CyberShake Earthquake Fault Rupture Modeling and Ground Motion Simulations for the Southwest Iceland Transform Zone

CyberShake (CS) is a high-performance computing workflow for Probabilistic Seismic Hazard Assessment (PSHA) developed by the Statewide California Earthquake Center. Here, we employ CS to generate a set of 2103 fault ruptures and simulate the corresponding two horizontal velocity components time histories of ground motion (GM) on a 5-km grid of 625 stations in Southwest Iceland (SI). The ruptures were defined on a new synthetic time-independent 500-year catalog consisting of 223 hypothetical finite-fault sources of 5-7, generated using a new physics-based bookshelf fault system model in the SI transform zone. This fault system model and rupture realizations enable the CS time-independent physics-based approach to PSHA in the region. The study aims to migrate CS to SI and validate its kinematic fault rupture, anelastic wave propagation and ground motion simulations. Toward this goal, we use CS to generate multiple finite-fault rupture variations for each hypothetical fault. CS exploits seismic reciprocity for wave propagation by computing Strain Green Tensors along fault planes, which in turn are convolved with rupture models to generate GM seismograms.

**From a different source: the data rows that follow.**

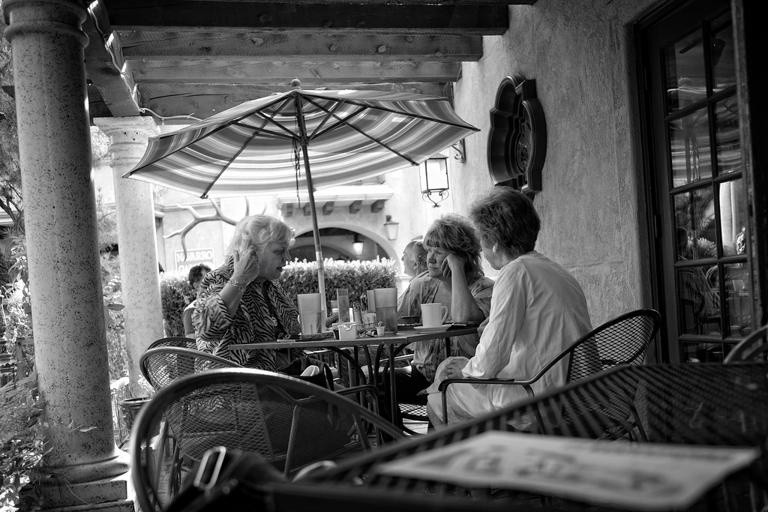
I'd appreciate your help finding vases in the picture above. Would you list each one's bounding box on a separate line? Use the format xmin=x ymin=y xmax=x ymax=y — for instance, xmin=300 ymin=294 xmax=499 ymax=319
xmin=117 ymin=396 xmax=160 ymax=440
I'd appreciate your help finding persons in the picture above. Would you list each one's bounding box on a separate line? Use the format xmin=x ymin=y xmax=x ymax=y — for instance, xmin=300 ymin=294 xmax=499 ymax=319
xmin=394 ymin=238 xmax=429 ymax=321
xmin=364 ymin=213 xmax=495 ymax=443
xmin=182 ymin=263 xmax=211 ymax=348
xmin=424 ymin=185 xmax=604 ymax=433
xmin=189 ymin=213 xmax=350 ymax=467
xmin=674 ymin=227 xmax=715 ymax=336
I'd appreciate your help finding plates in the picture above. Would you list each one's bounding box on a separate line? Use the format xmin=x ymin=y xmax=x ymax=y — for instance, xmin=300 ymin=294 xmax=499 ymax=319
xmin=413 ymin=325 xmax=451 ymax=333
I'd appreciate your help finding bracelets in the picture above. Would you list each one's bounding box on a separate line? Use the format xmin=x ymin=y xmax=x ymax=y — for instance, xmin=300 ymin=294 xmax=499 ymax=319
xmin=227 ymin=278 xmax=247 ymax=294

For each GM recording station, every adjoint simulation uses a 0-1 Hz Gaussian point source polarized along one horizontal grid direction. Comparison of the results in the form of rotation-invariant synthetic pseudo-acceleration spectral response values at 2, 3 and 5 sec periods are in very good agreement with the Icelandic strong-motion dataset, and a suite of new empirical Bayesian ground motion prediction equations (GMPEs). The vast majority of the CS results fall within one standard deviation of the mean GMPE predictions, previously estimated for the area. Importantly, at large magnitudes for which no data exists in Iceland, the CS dataset may play an important role in constraining the GMPEs for future applications.